Document extract:
▬▬▬▬▬▬

Did you know that many famous people, such as Albert Einstein and Leonardo da Vinci were diagnosed with dyslexia? 

Dyslexia is a specific learning disorder that is neurological in origin, meaning that it is brain-based. It is characterized by difficulties with accurate and fluent word reading and poor spelling and decoding abilities that do not progress as expected with well-intentioned and targeted intervention. (1)

Children with Dyslexia

5 Different Strategies to Help Dyslexic Children

 

Most children with dyslexia can learn to read fluently if they have support at home and school. Here are five different ideas and activities that you can try to encourage them and support their learning process:

1- Read aloud

We always promote reading aloud to children to improve their information processing skills, vocabulary, and comprehension. Children with dyslexia may have a hard time thinking in words or reading them straight off the page, and it’s still important to help them expand their vocabulary by having a constant flow of words — without any pressure. (2). In our EdTech programs in Colombia and Africa, we offer children the possibility to listen to interactive audiobooks narrated by our volunteers. This approach is helping many struggling kids to increase their literacy skills. 

2- Find decodable books

Reading material that is full of familiar single and closed syllable words will make decoding easier. (3)

3- Give struggling children a break

For dyslexic children, some schoolwork or activities might be exhausting, allow some time to them to recharge batteries.

4- Celebrate Every Success

Celebrate every single success. Meet your child on their reading level and celebrate the achievements at that level. (4)

5- Set Realistic Goals

You need to set up an achievable goal for you and your student that will positively affect their reading. (4)

▬▬▬▬▬▬

Directions for this task:
Extend the piece on helping dyslexic children, picking up after its final sentence. The lines after this are not needed.

Data shown:

▬▬▬▬▬▬

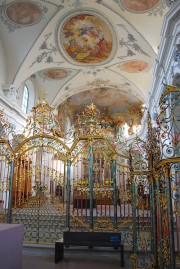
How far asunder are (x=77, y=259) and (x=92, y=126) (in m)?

▬▬▬▬▬▬

Output:
Read Aloud to Children With Dyslexia

Support for Dyslexics and Online Resources

 

  • Brian Balance: Amazing website with useful articles and webinars. They also offered a non-medical program in-center or at home. The program is designed to strengthen and build brain connectivity so your child can find success in the classroom and unleash their untapped potential.
  • International Dyslexia Association: A non-profit education and advocacy organization devoted to issues surrounding dyslexia. This organization based in the United States serves individuals with dyslexia, their families, and professionals in the field.
  • Dyslexia Association Australia: An Australian non-profit formed in 2007 concerned with the well-being, identification, and instruction/treatment of dyslexia and related language-based differences.
  • The Dyslexia Foundation: An American non-profit organization assisting children with dyslexia to establish higher levels of learning through specialized programs promoting better reading.
  • The Dyslexia Association of London: This organization has been in operation since 1972. They offer resources to their members to unlock their potential through the careful promotion of events, support groups, and creative opportunities.

If you want to help struggling children in literacy, we have many open volunteer opportunities that you can check here.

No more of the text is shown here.